*Exercise data*
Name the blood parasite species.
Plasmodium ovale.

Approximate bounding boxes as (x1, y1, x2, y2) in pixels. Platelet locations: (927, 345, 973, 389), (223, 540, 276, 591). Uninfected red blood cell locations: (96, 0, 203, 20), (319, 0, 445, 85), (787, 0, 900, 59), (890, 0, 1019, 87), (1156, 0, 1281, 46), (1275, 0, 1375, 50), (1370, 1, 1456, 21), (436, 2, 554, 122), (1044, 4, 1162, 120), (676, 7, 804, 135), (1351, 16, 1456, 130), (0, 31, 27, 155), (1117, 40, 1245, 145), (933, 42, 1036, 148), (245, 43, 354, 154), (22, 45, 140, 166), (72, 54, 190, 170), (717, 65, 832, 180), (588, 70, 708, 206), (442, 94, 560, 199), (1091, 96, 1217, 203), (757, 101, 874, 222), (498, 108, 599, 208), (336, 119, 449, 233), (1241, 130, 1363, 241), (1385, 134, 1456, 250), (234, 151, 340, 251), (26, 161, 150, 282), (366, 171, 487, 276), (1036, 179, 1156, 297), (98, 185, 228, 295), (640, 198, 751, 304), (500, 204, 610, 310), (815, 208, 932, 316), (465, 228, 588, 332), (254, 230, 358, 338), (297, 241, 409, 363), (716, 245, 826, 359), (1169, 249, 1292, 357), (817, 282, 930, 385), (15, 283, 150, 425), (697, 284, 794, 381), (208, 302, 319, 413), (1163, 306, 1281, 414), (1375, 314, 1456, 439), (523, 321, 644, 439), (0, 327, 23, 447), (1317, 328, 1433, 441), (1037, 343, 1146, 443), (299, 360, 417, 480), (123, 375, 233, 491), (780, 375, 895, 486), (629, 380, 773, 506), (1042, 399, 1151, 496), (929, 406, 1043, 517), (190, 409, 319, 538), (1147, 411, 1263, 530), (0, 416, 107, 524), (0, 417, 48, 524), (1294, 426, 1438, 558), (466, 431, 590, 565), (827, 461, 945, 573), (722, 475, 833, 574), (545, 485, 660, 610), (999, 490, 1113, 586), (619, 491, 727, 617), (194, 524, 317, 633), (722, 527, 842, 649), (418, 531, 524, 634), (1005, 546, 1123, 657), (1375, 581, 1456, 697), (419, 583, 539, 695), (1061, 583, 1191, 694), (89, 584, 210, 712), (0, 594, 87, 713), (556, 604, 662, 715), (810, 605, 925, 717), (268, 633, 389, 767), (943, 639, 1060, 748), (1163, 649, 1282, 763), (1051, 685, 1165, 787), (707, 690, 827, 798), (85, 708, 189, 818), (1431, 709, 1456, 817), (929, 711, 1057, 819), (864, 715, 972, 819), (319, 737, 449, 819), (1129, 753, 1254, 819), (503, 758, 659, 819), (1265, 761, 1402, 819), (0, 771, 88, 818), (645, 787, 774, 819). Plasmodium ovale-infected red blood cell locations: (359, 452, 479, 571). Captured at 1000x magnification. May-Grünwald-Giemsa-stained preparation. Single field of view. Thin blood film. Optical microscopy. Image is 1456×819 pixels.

*Instructions to follow*
Every line in the material must be repeated verbatim.

*Answer to this task*
Name the blood parasite species.
Plasmodium ovale.

Approximate bounding boxes as (x1, y1, x2, y2) in pixels. Platelet locations: (927, 345, 973, 389), (223, 540, 276, 591). Uninfected red blood cell locations: (96, 0, 203, 20), (319, 0, 445, 85), (787, 0, 900, 59), (890, 0, 1019, 87), (1156, 0, 1281, 46), (1275, 0, 1375, 50), (1370, 1, 1456, 21), (436, 2, 554, 122), (1044, 4, 1162, 120), (676, 7, 804, 135), (1351, 16, 1456, 130), (0, 31, 27, 155), (1117, 40, 1245, 145), (933, 42, 1036, 148), (245, 43, 354, 154), (22, 45, 140, 166), (72, 54, 190, 170), (717, 65, 832, 180), (588, 70, 708, 206), (442, 94, 560, 199), (1091, 96, 1217, 203), (757, 101, 874, 222), (498, 108, 599, 208), (336, 119, 449, 233), (1241, 130, 1363, 241), (1385, 134, 1456, 250), (234, 151, 340, 251), (26, 161, 150, 282), (366, 171, 487, 276), (1036, 179, 1156, 297), (98, 185, 228, 295), (640, 198, 751, 304), (500, 204, 610, 310), (815, 208, 932, 316), (465, 228, 588, 332), (254, 230, 358, 338), (297, 241, 409, 363), (716, 245, 826, 359), (1169, 249, 1292, 357), (817, 282, 930, 385), (15, 283, 150, 425), (697, 284, 794, 381), (208, 302, 319, 413), (1163, 306, 1281, 414), (1375, 314, 1456, 439), (523, 321, 644, 439), (0, 327, 23, 447), (1317, 328, 1433, 441), (1037, 343, 1146, 443), (299, 360, 417, 480), (123, 375, 233, 491), (780, 375, 895, 486), (629, 380, 773, 506), (1042, 399, 1151, 496), (929, 406, 1043, 517), (190, 409, 319, 538), (1147, 411, 1263, 530), (0, 416, 107, 524), (0, 417, 48, 524), (1294, 426, 1438, 558), (466, 431, 590, 565), (827, 461, 945, 573), (722, 475, 833, 574), (545, 485, 660, 610), (999, 490, 1113, 586), (619, 491, 727, 617), (194, 524, 317, 633), (722, 527, 842, 649), (418, 531, 524, 634), (1005, 546, 1123, 657), (1375, 581, 1456, 697), (419, 583, 539, 695), (1061, 583, 1191, 694), (89, 584, 210, 712), (0, 594, 87, 713), (556, 604, 662, 715), (810, 605, 925, 717), (268, 633, 389, 767), (943, 639, 1060, 748), (1163, 649, 1282, 763), (1051, 685, 1165, 787), (707, 690, 827, 798), (85, 708, 189, 818), (1431, 709, 1456, 817), (929, 711, 1057, 819), (864, 715, 972, 819), (319, 737, 449, 819), (1129, 753, 1254, 819), (503, 758, 659, 819), (1265, 761, 1402, 819), (0, 771, 88, 818), (645, 787, 774, 819). Plasmodium ovale-infected red blood cell locations: (359, 452, 479, 571). Captured at 1000x magnification. May-Grünwald-Giemsa-stained preparation. Single field of view. Thin blood film. Optical microscopy. Image is 1456×819 pixels.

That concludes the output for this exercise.